Sebastian is a journalist/non-fiction author who has authored a bestselling book on Afghanistan, Fragmented: Twenty Years of War in Afghanistan which sold like hotcakes after 9/11. As an aside, you may be relieved if I say that Ms Gibson doesn’t preach in this story and her stance on terrorism in this story is actually very fair. She acknowledges, for example, the terrorists aren’t exclusively Middle-Eastern in origin but that’s as far as she goes since she’s definitely on the fence. Back to Sebastian, he’s a very interesting hero in the sense that he does all this daring things in his career, sleeps with beautiful and exotic women, while harboring some minor blues about his estrangement from his father. He’s a debonair hero and very much the player while remaining a nice guy as long as he’s not coming on to Clare in an embarrassingly corny manner. I like how he tries to mend the relationship with his father. This aspect of the story is very real and reveals poignant depths in both men in a light-hearted manner.

Sebastian meets Clare due to good timing. He’s back to catch up with his father after the recent passing of his mother (who was divorced from his father) has him realizing that it’s probably now or never that he and that man make peace with each other. At the same time, Clare is getting herself drunk. These two end up in a hotel room where she wakes up and thinks that they’ve had sex. Because Sebastian seems to have this lamentable instinct to act like a ridiculous fratboy around a woman, he deliberately lets her believe that they’ve done the deed. It turns out that Clare hasn’t done the deed with him so she’s not sure that she should be relieved or disappointed.

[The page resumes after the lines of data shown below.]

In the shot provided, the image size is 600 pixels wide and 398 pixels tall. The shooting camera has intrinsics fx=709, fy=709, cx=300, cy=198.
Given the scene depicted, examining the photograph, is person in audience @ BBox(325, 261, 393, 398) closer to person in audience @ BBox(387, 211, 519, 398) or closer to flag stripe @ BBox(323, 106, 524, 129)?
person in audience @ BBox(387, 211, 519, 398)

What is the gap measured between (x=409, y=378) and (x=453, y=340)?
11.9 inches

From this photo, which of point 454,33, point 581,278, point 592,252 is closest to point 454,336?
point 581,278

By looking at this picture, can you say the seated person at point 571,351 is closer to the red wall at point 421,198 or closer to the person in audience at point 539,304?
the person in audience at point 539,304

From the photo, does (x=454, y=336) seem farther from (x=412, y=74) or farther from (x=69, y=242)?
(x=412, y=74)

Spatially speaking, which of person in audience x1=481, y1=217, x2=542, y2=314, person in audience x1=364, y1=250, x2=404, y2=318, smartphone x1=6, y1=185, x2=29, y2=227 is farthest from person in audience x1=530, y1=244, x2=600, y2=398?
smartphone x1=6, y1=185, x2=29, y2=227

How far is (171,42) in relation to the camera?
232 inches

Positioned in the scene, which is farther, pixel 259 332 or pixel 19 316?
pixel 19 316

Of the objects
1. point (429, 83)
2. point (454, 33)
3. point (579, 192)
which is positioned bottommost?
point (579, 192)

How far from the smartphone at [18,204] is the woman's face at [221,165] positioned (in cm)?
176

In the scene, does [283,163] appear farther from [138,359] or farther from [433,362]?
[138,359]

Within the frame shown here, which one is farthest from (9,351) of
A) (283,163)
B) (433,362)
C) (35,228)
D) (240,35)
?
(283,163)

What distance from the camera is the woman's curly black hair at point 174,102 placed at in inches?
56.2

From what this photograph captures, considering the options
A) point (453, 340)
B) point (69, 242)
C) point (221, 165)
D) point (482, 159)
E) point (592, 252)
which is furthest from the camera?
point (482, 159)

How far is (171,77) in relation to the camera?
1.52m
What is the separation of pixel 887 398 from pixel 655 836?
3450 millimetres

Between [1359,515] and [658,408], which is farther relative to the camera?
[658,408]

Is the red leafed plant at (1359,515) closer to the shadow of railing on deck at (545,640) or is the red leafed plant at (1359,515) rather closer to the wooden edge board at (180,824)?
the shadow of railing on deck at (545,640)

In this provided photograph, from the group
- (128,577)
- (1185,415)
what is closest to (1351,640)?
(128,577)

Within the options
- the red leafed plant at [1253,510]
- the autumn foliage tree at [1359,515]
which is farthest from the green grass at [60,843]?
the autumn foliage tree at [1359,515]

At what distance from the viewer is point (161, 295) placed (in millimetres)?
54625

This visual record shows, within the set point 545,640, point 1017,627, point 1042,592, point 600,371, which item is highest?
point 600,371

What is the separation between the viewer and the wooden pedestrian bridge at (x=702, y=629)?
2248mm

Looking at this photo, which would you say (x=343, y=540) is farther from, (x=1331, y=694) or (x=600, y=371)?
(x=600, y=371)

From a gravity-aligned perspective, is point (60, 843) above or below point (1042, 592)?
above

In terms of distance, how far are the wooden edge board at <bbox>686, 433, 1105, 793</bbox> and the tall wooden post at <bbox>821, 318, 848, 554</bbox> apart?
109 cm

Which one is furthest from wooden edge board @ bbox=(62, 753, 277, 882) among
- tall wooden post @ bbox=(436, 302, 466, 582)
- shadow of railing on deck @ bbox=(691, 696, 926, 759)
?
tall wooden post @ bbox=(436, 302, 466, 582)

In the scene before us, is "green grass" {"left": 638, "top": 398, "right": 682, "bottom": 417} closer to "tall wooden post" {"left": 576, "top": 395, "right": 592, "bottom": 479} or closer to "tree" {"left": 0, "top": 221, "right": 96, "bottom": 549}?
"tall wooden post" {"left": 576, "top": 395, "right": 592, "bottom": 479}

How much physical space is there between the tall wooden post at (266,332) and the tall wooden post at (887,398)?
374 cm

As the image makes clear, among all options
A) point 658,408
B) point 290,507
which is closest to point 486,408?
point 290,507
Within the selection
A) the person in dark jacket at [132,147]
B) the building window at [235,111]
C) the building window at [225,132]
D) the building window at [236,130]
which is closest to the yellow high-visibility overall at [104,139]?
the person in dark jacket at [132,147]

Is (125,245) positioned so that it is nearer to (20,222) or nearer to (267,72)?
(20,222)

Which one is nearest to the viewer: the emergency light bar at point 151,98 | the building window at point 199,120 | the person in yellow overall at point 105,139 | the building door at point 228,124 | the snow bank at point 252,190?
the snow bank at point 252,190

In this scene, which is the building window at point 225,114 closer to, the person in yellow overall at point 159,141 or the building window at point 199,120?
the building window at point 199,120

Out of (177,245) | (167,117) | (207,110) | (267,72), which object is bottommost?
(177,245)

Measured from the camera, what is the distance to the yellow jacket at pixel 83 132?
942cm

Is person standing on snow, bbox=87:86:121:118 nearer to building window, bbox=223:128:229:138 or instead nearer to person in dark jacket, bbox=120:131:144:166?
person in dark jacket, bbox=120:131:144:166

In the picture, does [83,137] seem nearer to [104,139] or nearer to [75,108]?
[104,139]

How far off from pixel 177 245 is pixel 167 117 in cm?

Since Sebastian is easier than 1+1 and Clare is this hot woman, by right there shouldn’t be any reason short of syphilis to prevent these two from hooking up and down and left and right. The only thing holding them back in the long run is Clare being wishy-washy. I find that I need to muster patience when it comes to dealing with Clare, especially because she’s not real and therefore I can’t put my hands around her neck and shake some sense into her. In fact, I find the “relationship” between Clare and Sebastian the dullest aspect of the story. I’m more interested in Sebastian dealing with his father and reading about Sebastian’s adventures in his career. Maybe it’s just me, but I find it hard to imagine that someone who doesn’t put down roots like Sebastian can miraculously decide that he’s in love and ready to settle down in a few pages in the last chapter for the happily ever after. That is the most unrealistic aspect about an otherwise realistic male that is Sebastian and that closure to satisfy Clare’s desperate need to get married, so that she won’t be so stricken with guilt for having sex while her mother is frowning is disapproval that she ends up slashing her wrists feels like just that – a throwaway closure just to end the story with a obligatory happily ever after.

Also, I have to laugh when Clare describes in disgust her father as a serial philanderer who keeps thinking that he’s hot stuff with the ladies… because that man is who Sebastian is going to be in a few decades. How hilarious that Clare ends up marrying in a way her own father without her realizing it, just as she is so much her mother no matter how much she denies that.

On one hand, I like the hero when Ms Gibson is not trying too hard to make him come on to Clare like a horndog and I really wish he’s in a different kind of story, one with exciting adventures and daring escapades. On the other hand, there’s the heroine… I have a good time reading this book because the writing is clean but I find it very hard to believe that the romance in this story has any chance of lasting beyond a month or two. I don’t even know why this book is called I’m in No Mood for Love because Clare isn’t just in the mood for love, she’s actually rabid about the whole love and commitment thing, and acts like they are rocks of her life and she will dramatically die if she lets another man’s penis gets closer than a mile to her without him vowing eternal love and devotion to her first.

I’m in the mood for a story featuring a hero like Sebastian Vaughn. Just not this story.